Given records:
* * *

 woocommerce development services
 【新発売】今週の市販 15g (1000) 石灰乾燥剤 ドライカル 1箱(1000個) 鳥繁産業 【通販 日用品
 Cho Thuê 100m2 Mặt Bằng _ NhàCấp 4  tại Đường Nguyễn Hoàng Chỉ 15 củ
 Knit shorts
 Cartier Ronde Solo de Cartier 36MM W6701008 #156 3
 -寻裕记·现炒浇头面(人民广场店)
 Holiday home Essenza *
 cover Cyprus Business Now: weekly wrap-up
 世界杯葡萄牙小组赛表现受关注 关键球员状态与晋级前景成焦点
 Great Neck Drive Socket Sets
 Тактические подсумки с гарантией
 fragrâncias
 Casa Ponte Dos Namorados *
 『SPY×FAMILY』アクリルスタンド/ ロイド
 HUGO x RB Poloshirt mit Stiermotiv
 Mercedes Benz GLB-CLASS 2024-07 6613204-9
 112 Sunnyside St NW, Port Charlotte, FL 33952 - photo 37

* * *

Could you transcribe all of the data exactly as it is given?

 woocommerce development services
 【新発売】今週の市販 15g (1000) 石灰乾燥剤 ドライカル 1箱(1000個) 鳥繁産業 【通販 日用品
 Cho Thuê 100m2 Mặt Bằng _ NhàCấp 4  tại Đường Nguyễn Hoàng Chỉ 15 củ
 Knit shorts
 Cartier Ronde Solo de Cartier 36MM W6701008 #156 3
 -寻裕记·现炒浇头面(人民广场店)
 Holiday home Essenza *
 cover Cyprus Business Now: weekly wrap-up
 世界杯葡萄牙小组赛表现受关注 关键球员状态与晋级前景成焦点
 Great Neck Drive Socket Sets
 Тактические подсумки с гарантией
 fragrâncias
 Casa Ponte Dos Namorados *
 『SPY×FAMILY』アクリルスタンド/ ロイド
 HUGO x RB Poloshirt mit Stiermotiv
 Mercedes Benz GLB-CLASS 2024-07 6613204-9
 112 Sunnyside St NW, Port Charlotte, FL 33952 - photo 37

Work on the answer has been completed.